The influence of probiotics on T cell differentiation suggests that dendritic cells (DCs) play an important role in the mechanism of action of probiotics in allergic diseases54,55). Thus, it is reasonable to conclude that probiotics inhibit naive T cell differentiation to Th2 cells. Moreover, probiotics inhibit the differentiation of mature DCs in vitro54,55). However, very few in vivo studies of allergic diseases have demonstrated a relationship between mature DCs and probiotics. In addition, some studies have shown this effect only in tumors19). Our research confirms that DCs are involved in the suppression of asthma by probiotics following the transfer of mature DCs in mice56).

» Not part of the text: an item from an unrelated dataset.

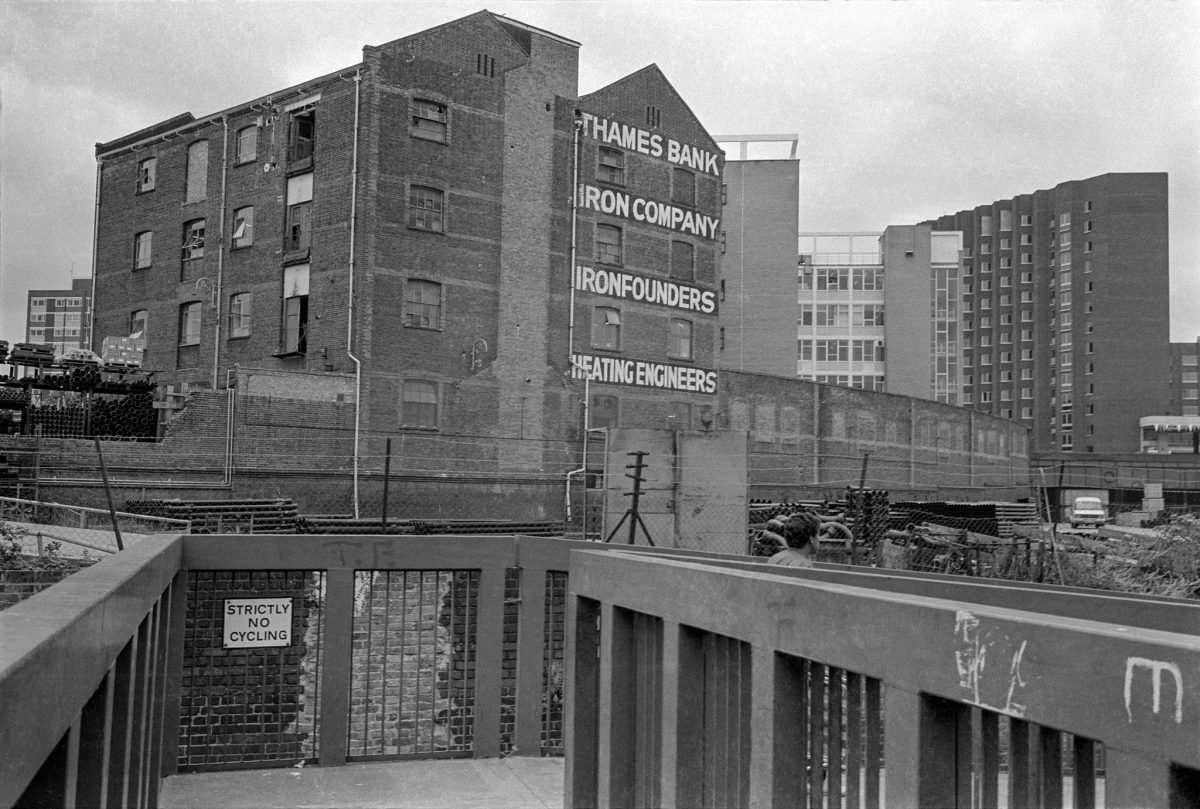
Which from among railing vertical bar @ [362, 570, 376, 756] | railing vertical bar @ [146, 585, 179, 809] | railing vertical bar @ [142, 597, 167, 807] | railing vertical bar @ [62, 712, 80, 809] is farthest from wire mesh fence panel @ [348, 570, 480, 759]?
railing vertical bar @ [62, 712, 80, 809]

TSLP plays an important role in the DC-mediated differentiation of T cells55). We are focusing on how Th2, Th17, and Treg cells along with TSLP influence the effects of probiotics on allergic diseases. However, further studies are needed to identify the additional mechanisms of probiotics on allergic diseases in humans and animal models.

Conclusions

Examining interactions between microorganisms in the environment, microorganisms in the mucosa, and humans and assessing how microorganisms modulate immune responses may be an interesting new approach in studying human diseases caused by chronic inflammation. The interactions between probiotics and the immune system might be beneficial for preventing allergic disease; however, evidence is lacking to support this conclusion. Moreover, the advent of the microbial hypothesis has raised new concerns about the association between immune responses and human gut microbiota and the impact of this association on the development of allergic diseases. Future research based on extending this concept may help to improve the efficacy of probiotics for preventing and treating allergic diseases, particularly atopic dermatitis. Confirmation of the association between the gut microbiota and the development of allergic diseases in humans awaits future research.